Experiment 19a: 100% Completed

This Relaxed Complex experiment involves docking the different FDA-approved HIV protease inhibitors (and a few compounds still in development) against the active site of 2,000 different snapshots of the wild type HIV-1b protease that were harvested from the same Molecular Dynamics simulation discussed above in Exp. 19. These calculations will provide a base-line against which to compare the performance of the compounds used in Experiment 19. Different protocols for preparing the input files of these current drugs were used (such as using different protocols to calculate the charges on the atoms within each ligand, using different "atom types" to describe the ligands, and using different protocols for minimizing the structures of the ligands). Thus, this experiment will also allow us to investigate the best way(s) for preparing ligands that will be used in subsequent Relaxed Complex experiments. The reference compounds used in Experiment 19a include the FDA-approved drugs amprenavir, atazanavir, darunavir, indinavir, lopinavir, nelfinavir, ritonavir, saquinavir, and tipranavir, while the compounds in development include AB2, AB3, JE-2147, KNI-272, TL3, and TMC-126.

This experiment involved faah4070-4201.

These calculations began 05/26/2008 and finished 08/19/2008.

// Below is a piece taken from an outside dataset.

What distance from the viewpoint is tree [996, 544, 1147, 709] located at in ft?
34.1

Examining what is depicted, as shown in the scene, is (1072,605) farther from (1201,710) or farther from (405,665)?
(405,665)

Experiment 19: 100% Completed

This experiment is similar to Exp. 13, but different run parameters are being used (for example, 2 point cross-over is being used, while Exp. 13 used the arithmetic crossover protocol in the genetic algorithm used in the docking calculations; a new and improved version of the AutoDock code is being used, as well). Exp. 19 is a Relaxed Complex experiment of the "9 false negatives" from the NCI Diversity Set. These 9 compounds did not dock well in previous experiments (by Max Chang and Dr. Lindy Lindstrom) that targeted different crystal structures of HIV protease, but they did display some activity in an experimental assay against HIV protease. Different versions of these 9 ligands and of a few reference compounds are being docked against the active site in 2,000 different snapshots of the wild type protease that were harvested from Dr. Alex Perryman's previously-published Molecular Dynamics simulations (i.e., the cover article of the April, 2004, issue of Protein Science).

The reference compounds used in Experiment 19 include the FDA-approved drugs amprenavir, atazanavir, darunavir, indinavir, lopinavir, nelfinavir, ritonavir, saquinavir, and tipranavir, while the compounds in development include AB2, AB3, JE-2147, KNI-272, TL3, and TMC-126.

To view some of the recent results from the Relaxed Complex experiments on these reference compounds, see the graph with part of Indinavir's Relaxed Complex "trajectory" or the comparison of AB2's versus AB3's RC "trajectories" at the bottom of this page.

This experiment involved faah4000-4069.

These calculations began 05/02/2008 and finished 06/14/2008.